Dans cette catégorie des -60kg, l’équipe de France attendait une breloque olympique depuis 1980 avec Thierry Rey. Seize ans après, naissait le petit Luka Mkheidze. Très loin de la France, à Tbilissi, en Géorgie.

Dans un camp de réfugiés en Pologne

Dès l’âge de sept ans, poussé par son papa, le jeune Luka apprend le judo. Et rêve des exploits des judokas géorgiens. Le jeune homme est doué. A 12 ans, il devient champion de Géorgie. Mais sa vie bascule en 2009. Confrontée à la pauvreté, sa famille fuit la Géorgie. Direction la Biélorussie en avion, puis la Pologne en train où ils trouvent refuge sous une tente, dans un centre de réfugiés. "On nous donnait un sac de nourritures avec des conserves qu'on mangeait froides, racontait-il y a trois ans au Parisien. J'allais à l'école tout en pratiquant le judo mais au bout de 8 mois, notre demande d'asile politique a été refusée. Il fallait partir, de peur d'être expulsé et renvoyé en Géorgie."

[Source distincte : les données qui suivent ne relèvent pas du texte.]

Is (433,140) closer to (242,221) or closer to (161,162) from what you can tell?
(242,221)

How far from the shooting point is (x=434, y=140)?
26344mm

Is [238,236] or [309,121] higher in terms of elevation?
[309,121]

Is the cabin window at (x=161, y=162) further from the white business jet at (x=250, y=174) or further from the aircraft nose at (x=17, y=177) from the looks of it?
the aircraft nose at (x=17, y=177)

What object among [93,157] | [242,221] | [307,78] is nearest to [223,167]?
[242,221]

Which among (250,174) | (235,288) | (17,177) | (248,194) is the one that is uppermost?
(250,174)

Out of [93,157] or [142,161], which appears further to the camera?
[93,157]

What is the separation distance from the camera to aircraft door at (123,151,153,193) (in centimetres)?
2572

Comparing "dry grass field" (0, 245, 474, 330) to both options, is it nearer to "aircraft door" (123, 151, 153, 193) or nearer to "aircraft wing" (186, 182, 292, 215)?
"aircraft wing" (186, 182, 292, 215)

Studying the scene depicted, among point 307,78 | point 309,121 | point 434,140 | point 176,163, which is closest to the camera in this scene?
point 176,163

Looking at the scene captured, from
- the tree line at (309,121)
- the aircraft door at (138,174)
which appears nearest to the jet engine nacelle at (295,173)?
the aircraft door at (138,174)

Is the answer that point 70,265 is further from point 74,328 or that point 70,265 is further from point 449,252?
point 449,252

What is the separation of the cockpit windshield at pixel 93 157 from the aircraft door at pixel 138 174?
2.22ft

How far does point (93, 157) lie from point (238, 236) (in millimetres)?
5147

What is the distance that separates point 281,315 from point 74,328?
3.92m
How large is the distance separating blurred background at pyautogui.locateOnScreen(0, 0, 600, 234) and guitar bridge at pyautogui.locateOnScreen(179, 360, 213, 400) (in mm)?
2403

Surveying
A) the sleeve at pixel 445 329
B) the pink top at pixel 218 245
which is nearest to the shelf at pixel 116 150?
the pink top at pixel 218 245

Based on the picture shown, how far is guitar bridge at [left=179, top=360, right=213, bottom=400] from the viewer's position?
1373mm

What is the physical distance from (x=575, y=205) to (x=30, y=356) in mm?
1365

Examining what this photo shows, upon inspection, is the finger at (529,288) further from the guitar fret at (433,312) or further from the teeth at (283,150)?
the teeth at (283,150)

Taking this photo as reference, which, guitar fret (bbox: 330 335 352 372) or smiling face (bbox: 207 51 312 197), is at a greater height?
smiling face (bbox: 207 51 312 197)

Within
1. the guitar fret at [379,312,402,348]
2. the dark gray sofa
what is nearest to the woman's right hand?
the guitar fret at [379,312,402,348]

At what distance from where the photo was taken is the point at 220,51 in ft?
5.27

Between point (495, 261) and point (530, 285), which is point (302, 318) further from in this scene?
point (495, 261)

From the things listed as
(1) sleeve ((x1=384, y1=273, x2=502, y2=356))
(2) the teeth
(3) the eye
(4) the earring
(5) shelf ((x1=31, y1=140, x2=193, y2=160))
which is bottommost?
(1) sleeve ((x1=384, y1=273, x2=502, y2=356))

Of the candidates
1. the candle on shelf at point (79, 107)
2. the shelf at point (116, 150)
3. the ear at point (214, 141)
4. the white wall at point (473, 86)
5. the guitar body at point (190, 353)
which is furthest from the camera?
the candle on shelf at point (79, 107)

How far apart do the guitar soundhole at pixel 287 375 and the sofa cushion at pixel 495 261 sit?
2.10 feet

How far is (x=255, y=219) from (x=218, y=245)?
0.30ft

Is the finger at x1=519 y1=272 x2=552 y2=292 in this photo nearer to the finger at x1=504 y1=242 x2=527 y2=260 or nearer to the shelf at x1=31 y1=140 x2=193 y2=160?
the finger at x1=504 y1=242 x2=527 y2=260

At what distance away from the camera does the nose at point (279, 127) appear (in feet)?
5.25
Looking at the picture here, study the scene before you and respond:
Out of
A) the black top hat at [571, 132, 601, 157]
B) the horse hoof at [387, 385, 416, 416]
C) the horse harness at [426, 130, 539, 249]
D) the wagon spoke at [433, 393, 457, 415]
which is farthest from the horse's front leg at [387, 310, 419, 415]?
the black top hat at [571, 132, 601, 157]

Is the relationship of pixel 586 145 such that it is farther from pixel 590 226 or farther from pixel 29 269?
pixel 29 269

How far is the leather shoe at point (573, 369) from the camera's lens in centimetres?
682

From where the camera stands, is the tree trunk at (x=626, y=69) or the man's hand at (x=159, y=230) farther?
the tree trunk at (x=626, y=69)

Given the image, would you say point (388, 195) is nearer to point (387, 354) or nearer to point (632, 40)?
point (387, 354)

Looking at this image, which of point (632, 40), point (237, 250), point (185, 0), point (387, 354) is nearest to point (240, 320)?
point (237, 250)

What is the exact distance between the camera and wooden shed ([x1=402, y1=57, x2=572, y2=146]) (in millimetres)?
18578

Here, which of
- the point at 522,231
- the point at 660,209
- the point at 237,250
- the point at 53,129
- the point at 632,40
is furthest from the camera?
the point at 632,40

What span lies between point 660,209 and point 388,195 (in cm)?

Le coup de pouce d’Edouard Philippe

Grâce à l’aide d’un passeur, Luka Mkheidze et sa famille réussissent à passer en France en mars 2010. Ils atterrissent à Villeneuve-Saint-Georges, dans le Val-de-Marne. Puis, après avoir vécu pendant un an dans une chambre d’hôtel d'Athis-Mons, toujours en banlieue parisienne, il rejoint un autre centre de réfugiés au Havre où il découvre le "luxe" d’avoir des toilettes et une salle de bain. Sur les tatamis, il fait parler sa force. Mais le coup de pouce du destin intervient en 2015 grâce à un certain Edouard Philippe. L’ex-Premier ministre, alors maire du Havre (avant de le redevenir), a en effet facilité le processus pour que Luka Mkheidze obtienne la nationalité française. "Mon club de l'époque, le Judo Perrey Guerrier l'avait sollicité en tant que maire du Havre où j'habitais, pour qu'il appuie ma démarche, se souvient-il. D'habitude, ça prend beaucoup plus de temps mais après quelques mois, j'ai reçu une lettre d'Édouard Philippe à mon domicile m'avertissant que j'allais obtenir ma nationalité, un courrier officiel l'a rapidement confirmé."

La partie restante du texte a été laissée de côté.